Kalam insya’i dengan uslub amr (perintah).
● Musnad dan Musnad Ilaih
Kalimat dalam bahasa Arab terbentuk dari jumlah
ismiyyah (terdiri dari mubtada’ dan khabar) dan jumlah fi’liyyah (terdiri
dari fi‘il dan fa‘il). Dalam Ilmu Balagah kedua unsur pembentuk susunan kalimat
tersebut dinamakan Musnad (المسند) dan
Musnad Ilaih (المسند إليه).
Contoh:
مُحَمَّدٌ قَائِمٌ
قَامَ مُحَمَّدٌ
Dalam kedua kalimat di atas, kata (مُحَمَّدٌ) merupakan tempat disandarkannya perbuatan
berdiri atau disebut musnad ilaih. Sedangkan kata (قَائِمٌ) dan (قَامَ) merupakan perbuatan yang disandarkan kepada
Muhammad atau disebut Musnad.
● Ijaz, Musawah dan
Ithnab
Ijaz adalah kalimat yang ringkas. Musawah adalah ungkapan
yang setara. Sedangkan ithnab adalah kalimat yang bertele-tele.
Contoh ijaz:
اَلاَ لَهُ الْخَلْقُ
وَالأَمْرُ (اعراف: 54)
Artinya: “...Ketahuilah milik Allah segala
penciptaan dan urusan....” (QS. Al-A’rāf [7]: 54)

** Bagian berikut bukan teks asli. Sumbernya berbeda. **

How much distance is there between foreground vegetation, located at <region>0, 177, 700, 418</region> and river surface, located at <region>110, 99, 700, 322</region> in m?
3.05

Kata (الخلق) yang artinya penciptaan dan kata (الأمر) yang artinya urusan mengandung makna
semua atau segala hal yang berkaitan dengan penciptaan makhluk dan urusannya
seperti hidup, mati, senang, bahagia dan lain-lain itu sudah terkandung dalam
makna ayat ini.
Contoh musawah:
مَنْ كَفَرَ
فَعَلَيْهِ كُفْرُهُ
Artinya: ”Barang siapa
yang kafir (ingkar) maka dia sendirilah yang menanggung (akibat) kekafirannya
itu.” (QS. Ar-Rūm: 44)
Contoh ithnab:
قَالَ رَبِّ إنِّيْ وَهَنَ
الْعَظْمُ مِنِّيْ وَاشْتَعَلَ الرَّأْسِ شَيْبًا
Artinya: Ia berkata “Ya Tuhanku, sesungguhnya tulangku
telah lemah dan kepalaku telah ditumbuhi uban, (QS. Maryam: 4).
Maksud
ayat diatas adalah: “Saya sudah tua”.
● Qashr
Qashr adalah gaya bahasa pengkhususan.
Contoh qashr:
وَمَا
يَخْدَعُونَ إِلَّا أَنْفُسَهُمْ وَمَا يَشْعُرُونَ
Artinya: “dan tidaklah mereka menipu kecuali kepada dirinya sendiri
sedang mereka tidak sadar.” (QS. Al-Baqarah: 9).
● Fashal dan Washal
Fashal dan washal membahas tentang menyambung atau
memisahkan kalimat dengan kalimat yang lainnya menggunakan huruf athaf ‘wau”.
Contoh fashal:
يُدَبِّرُ الْأَمْرَ
يُفَصِّلُ الْأيتِ
Artinya: “Dia (Allah) yang mengatur urusan dan menjelaskan
tanda-tanda” (Ar- Ra’d: 2)
Contoh washal:
وَاعْبُدُوا اللهَ وَلَا تُشْرِكُوْا بِهِ شَيْئًا
Artinya: “Dan sembahlah Allah serta janganlah kalian
menyekutukan-Nya….” (An-Nisa’: 36).
Simpulan:
> Ilmu ma’ani membahas macam-macam uslub (gaya
bahasa) atas dasar struktur kalimat.
> Tujuan dari mempelajari ilmu ma’ani:
• Agar pembicaraan disesuaikan dengan keadaan
audien sehingga bisa berkomunikasi dengan efektif.
• Menjaga lisan dari kesalahan berbicara.
• Mengetahui kemukjizatan al-Qur'an melalui aspek kebagusan
susunan dan sifatnya, keindahan kalimat, kehalusan bentuk ijaz yang telah
diistemawakan oleh Allah dan segala hal yang telah dikandung oleh al-Qur'an itu
sendiri.
• Mengetahui rahasia
balaghah dan fashahah dalam bahasa Arab yang berupa prosa dan puisi agar dapat
mengikutinya dan menyusun sesuai dengan aturannya serta membedakan antara
kalimat yang bagus dengan yang bernilai rendah.
• Apabila berposisi sebagai audiens, kita bisa
lebih memahami maksud pembicara lebih dalam.